Dr. Johnson received a B.S. in Chemistry from the California Institute of Technology in 1964. After teaching and coaching football at Milton Academy near Boston for five years, he earned his Ph.D. in Chemistry at the University of Oregon in 1973. Following postdoctoral research at Columbia University on a Helen Hay Whitney Fellowship, he joined the faculty of the Department of Chemistry and Biochemistry at the University of Oklahoma in 1977, where he was named the Grayce B. Kerr Centennial Chair in 1992 before moving to Texas A&M in 1994. Dr. Johnson was named a Texas A&M Regents Professor in 2004 and a Distinguished Professor of Molecular and Cellular Medicine in 2008. He held the Wehner-Welch Foundation Chair in the College of Medicine at the Texas A&M Health Science Center from 1994 to 2013. He was also a Distinguished Professor of Chemistry and a Professor of Biochemistry and Biophysics at Texas A&M University. Dr. Johnson has taught lecture and laboratory courses in biochemistry, biophysics, chemistry, and physics at various levels.

Selected Peer-Reviewed Publications since 2011

  • Lin, P.-J., Jongsma, C. G., Liao, S., and Johnson, A. E. (2011) "Transmembrane Segments of Nascent Polytopic Membrane Proteins Control Cytosol/ER Targeting during Membrane Integration ," Journal of Cell Biology 195, 41-54.
  • Lin, P.-J., Jongsma, C. G., Pool, M. R., and Johnson, A. E. (2011) "Polytopic Membrane Protein Folding at L17 in the Ribosome Tunnel Initiates Cyclical Changes at the Translocon," Journal of Cell Biology 195, 55-70.

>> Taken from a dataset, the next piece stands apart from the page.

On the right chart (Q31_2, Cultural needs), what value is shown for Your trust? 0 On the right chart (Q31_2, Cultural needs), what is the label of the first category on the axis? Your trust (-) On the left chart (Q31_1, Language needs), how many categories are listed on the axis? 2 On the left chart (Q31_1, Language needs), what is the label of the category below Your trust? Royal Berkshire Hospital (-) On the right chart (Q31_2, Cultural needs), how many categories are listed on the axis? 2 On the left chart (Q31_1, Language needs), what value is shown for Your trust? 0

  • Khushoo, A., Yang, Z., Johnson, A. E., and Skach, W. R. (2011) "Ligand-Driven Vectorial Folding of Ribosome-Bound Human CFTR NBD1," Molecular Cell 41, 682-692.

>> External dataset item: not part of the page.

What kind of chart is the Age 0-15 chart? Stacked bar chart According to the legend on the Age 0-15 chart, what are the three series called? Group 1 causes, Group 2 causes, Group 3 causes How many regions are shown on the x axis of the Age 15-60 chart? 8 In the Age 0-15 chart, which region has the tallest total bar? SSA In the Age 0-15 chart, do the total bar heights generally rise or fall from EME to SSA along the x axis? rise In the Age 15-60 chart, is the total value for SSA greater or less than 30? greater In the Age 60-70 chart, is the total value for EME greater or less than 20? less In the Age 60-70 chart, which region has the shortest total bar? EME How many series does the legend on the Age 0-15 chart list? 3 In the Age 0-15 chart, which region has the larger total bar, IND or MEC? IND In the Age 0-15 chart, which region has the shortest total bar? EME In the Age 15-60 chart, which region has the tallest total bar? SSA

  • Devaraneni, P., Conti, B., Matsumura, Y., Yang, Z., Johnson, A. E., and Skach, W. R. (2011) “Stepwise Insertion and Inversion of a Type II Signal Anchor Occurs in the Ribosome-Sec61 Complex,” Cell 146, 134-147.
  • Hotze, E. M., Wilson-Kubalek, E., Farrand, A. J., Bentsen, L., Parker, M. W., Johnson, A. E., and Tweten, R. K. (2012) "Monomer-Monomer Interactions Propagate Structural Transitions Necessary for Pore Formation by the Cholesterol-Dependent Cytolysins," Journal of Biological Chemistry 287, 24534-24543.
  • Hou, B., Lin, P.-J., and Johnson, A. E. (2012) "Membrane Protein TM Segments Are Retained at the Translocon during Integration Until the Nascent Chain Cues FRET-Detected Release into the Lipid Phase," Molecular Cell 48, 398-408.
  • Sato, T. K., Tweten, R. K., and Johnson, A. E.* (2013) "Disulfide-Bond Scanning Reveals Assembly State and b-Strand Tilt Angle of the PFO b-Barrel," Nature Chemical Biology 9, 383-389.
  • Malhotra, K., Sathappa, M., Landin, J. S., Johnson, A. E., and Alder, N. N. (2013) "Structural Changes in the Mitochondrial Tim23 Channel Are Coupled to the Protonmotive Force," Nature Structural and Molecular Biology 20, 965-972.
  • Karamyshev, A. L., Patrick, A. E., Karamysheva, Z. N., Griesemer, D. S., Hudson, H., Tjon-Kon-Sang, S., Nilsson, I., Otto, H., Liu, Q., Rospert, S., von Heijne, G., Johnson, A. E., and Thomas, P. J. (2014) "Inefficient SRP Interaction with a Nascent Chain Triggers a mRNA Quality Control Pathway," Cell 156, 146-157.
  • Mayerhofer PU, Bañó-Polo M, Mingarro I, Johnson AE. (2016) “Human Peroxin PEX3 Is Co-translationally Integrated into the ER and Exits the ER in Budding Vesicles.” Traffic 17, 117-30.